Evidence - The Purchases-Payables-Inventory Cycle - Gleim Chapter 12 Flashcards
Which of the following procedures would be most appropriate for testing the completeness assertion as it applies to inventory?
Performing cutoff procedures for shipping and receiving.
Tracing inventory items from the tag listing back to the physical inventory quantities.
Examining paid vendor invoices.
Scanning perpetual inventory, production, and purchasing records.
Performing cutoff procedures for shipping and receiving.
Testing the cutoff to consider the transfer of title of inventory in shipping and receiving is appropriate for testing the completeness assertion. The terms, FOB shipping point versus FOB destination, should be evaluated to assure that the goods were recorded in the proper period.
To measure how effectively an entity employs its resources, an auditor calculates inventory turnover by dividing average inventory into Operating income. Gross sales. Net sales. Cost of goods sold.
Cost of goods sold.
Inventory turnover equals cost of goods sold divided by average inventory. It provides a measure of how many times inventory requires replacement.
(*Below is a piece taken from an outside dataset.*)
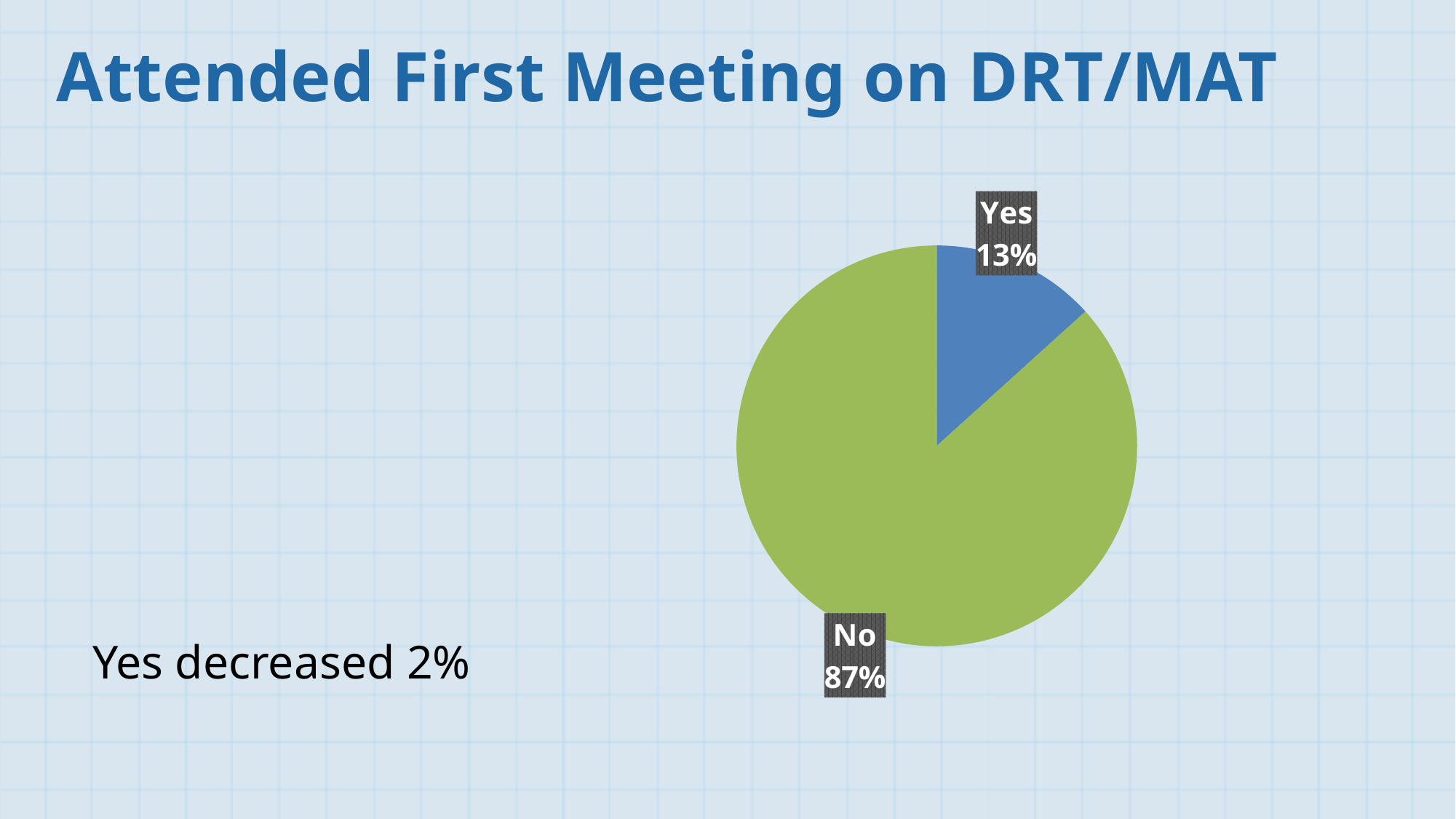
Which slice is larger, "Yes" or "No"? No What kind of chart is shown on the slide? pie chart What percentage of the pie is labelled "No"? 87% What colour is the "Yes" slice of the pie chart? blue Which slice of the pie is the smallest? Yes What is the difference in percentage points between the "No" slice and the "Yes" slice? 74 How many slices does the pie chart have? 2 What is the title of the slide containing the pie chart? Attended First Meeting on DRT/MAT Which slice of the pie is the largest? No According to the text on the slide, by how much did "Yes" decrease? 2% What percentage of the pie is labelled "Yes"? 13% What share of the pie does the "No" slice take up? 87%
Purchase cutoff procedures should be designed to test that merchandise is included in the inventory of the client company if the company
Holds legal title to the merchandise.
Has paid for the merchandise.
Has physical possession of the merchandise.
Holds the shipping documents for the merchandise issued in the company’s name.
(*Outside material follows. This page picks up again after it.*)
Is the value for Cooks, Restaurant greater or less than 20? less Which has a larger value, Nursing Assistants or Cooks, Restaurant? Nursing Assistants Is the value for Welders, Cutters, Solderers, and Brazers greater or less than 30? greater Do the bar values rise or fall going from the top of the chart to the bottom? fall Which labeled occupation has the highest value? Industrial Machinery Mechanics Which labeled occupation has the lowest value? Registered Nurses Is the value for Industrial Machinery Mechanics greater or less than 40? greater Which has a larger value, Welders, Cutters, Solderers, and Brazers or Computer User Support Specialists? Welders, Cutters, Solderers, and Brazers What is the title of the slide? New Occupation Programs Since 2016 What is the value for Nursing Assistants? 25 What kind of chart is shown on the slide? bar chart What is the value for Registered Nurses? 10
Holds legal title to the merchandise.
In general, a cutoff ensures that transactions are recorded in the appropriate period. A proper purchase cutoff is intended to assure inclusion of the goods in inventory and the recognition of a liability in the period in which the client acquired title to the goods.
An auditor would be most likely to learn of slow-moving inventory through Review of perpetual inventory records. Physical observation of inventory. Inquiry of stores personnel. Inquiry of sales personnel.
Review of perpetual inventory records.
To identify slow-moving inventory, the auditor should review perpetual inventory records. In a perpetual system, receipts and issuances of goods are recorded as the transactions occur, both as to quantities and prices. By comparing the dates of receipt and issuance, the auditor is able to readily identify slow-moving and possibly obsolete inventory.
Unrecorded liabilities are most likely to be found during the review of which of the following documents? Unmatched sales invoices. Bills of lading. Unpaid bills. Shipping records.
Unpaid bills.
The auditor examines the accounts payable vouchers prepared during the subsequent period to determine whether they were for amounts recorded as liabilities at year end. (S)he also examines unvouchered invoices (unpaid bills) because they could represent payables that should have been recorded prior to year end. This procedure should be performed through the date of the auditor’s report.
The purpose of tracing a sample of inventory tags to a client’s computerized listing of inventory items is to determine whether the inventory items
Included in the listing were properly valued.
Represented by tags were included on the listing.
Represented by tags were reduced to the lower of cost or market.
Included on the listing were properly counted.
Represented by tags were included on the listing.
The auditor should observe the counting process, determine that proper procedures are followed, and make selected test counts. Because the auditor does not make a complete count, not every misstatement will be detected. But (s)he should be able to determine that no large block of inventory has been omitted. Having accounted for a sequence of inventory tags, the auditor should trace a sample of the tags to the physical inventory listing. The purpose is to test the completeness assertion that all inventory listed on a tag is reflected in the listing.
Which of the following procedures would an auditor most likely perform in searching for unrecorded payables?
Contrast the ratio of accounts payable to purchases with the prior year’s ratio.
Compare cash payments occurring after the balance sheet date with the accounts payable trial balance.
Vouch a sample of creditor balances to supporting invoices, receiving reports, and purchase orders.
Reconcile receiving reports with related cash payments made just prior to year end.
Compare cash payments occurring after the balance sheet date with the accounts payable trial balance.
Observance of cutoff procedures helps ensure that liabilities were recorded in the appropriate period. Tracing cash disbursements made subsequent to year end to amounts recorded at year end may disclose liabilities that were unrecorded as a result of a failure to observe such procedures. Recomputation of interest, bank confirmations, and reading the minutes of directors’ meetings may also detect unrecorded liabilities.
If statistical sampling methods are used by a client in the taking of its physical inventory, the auditor must
Observe such test counts as (s)he deems necessary and be satisfied that the sampling plan has statistical validity, that it was properly applied, and that the resulting precision and reliability are reasonable in the circumstances.
Insist that the client take a complete physical inventory at least once each year and observe the inventory count if reasonable and practicable to do so.
Either observe a complete inventory count sometime during the year and be satisfied that the statistical procedures are valid or qualify or disclaim an opinion on the financial statements taken as a whole.
Either observe a statistical inventory count each year or qualify or disclaim an opinion on the financial statements taken as a whole.
Observe such test counts as (s)he deems necessary and be satisfied that the sampling plan has statistical validity, that it was properly applied, and that the resulting precision and reliability are reasonable in the circumstances.
When the client uses statistical sampling to determine inventory quantities, the auditor should become satisfied by performing alternative audit procedures. Attending a year-end inventory count is obviously impractical when the entity measures its inventory using statistical methods. The auditor is required to attend and observe at least some counts and should evaluate whether the methods applied and results are appropriate.
In verifying debits to perpetual inventory records of a nonmanufacturing firm, the auditor would be most interested in examining the purchase Invoices. Orders. Journal. Requisitions.
Invoices.
Vendor invoices, which state the items purchased, the amount due, and the payment terms, document inventory cost when compared with purchase orders and receiving reports.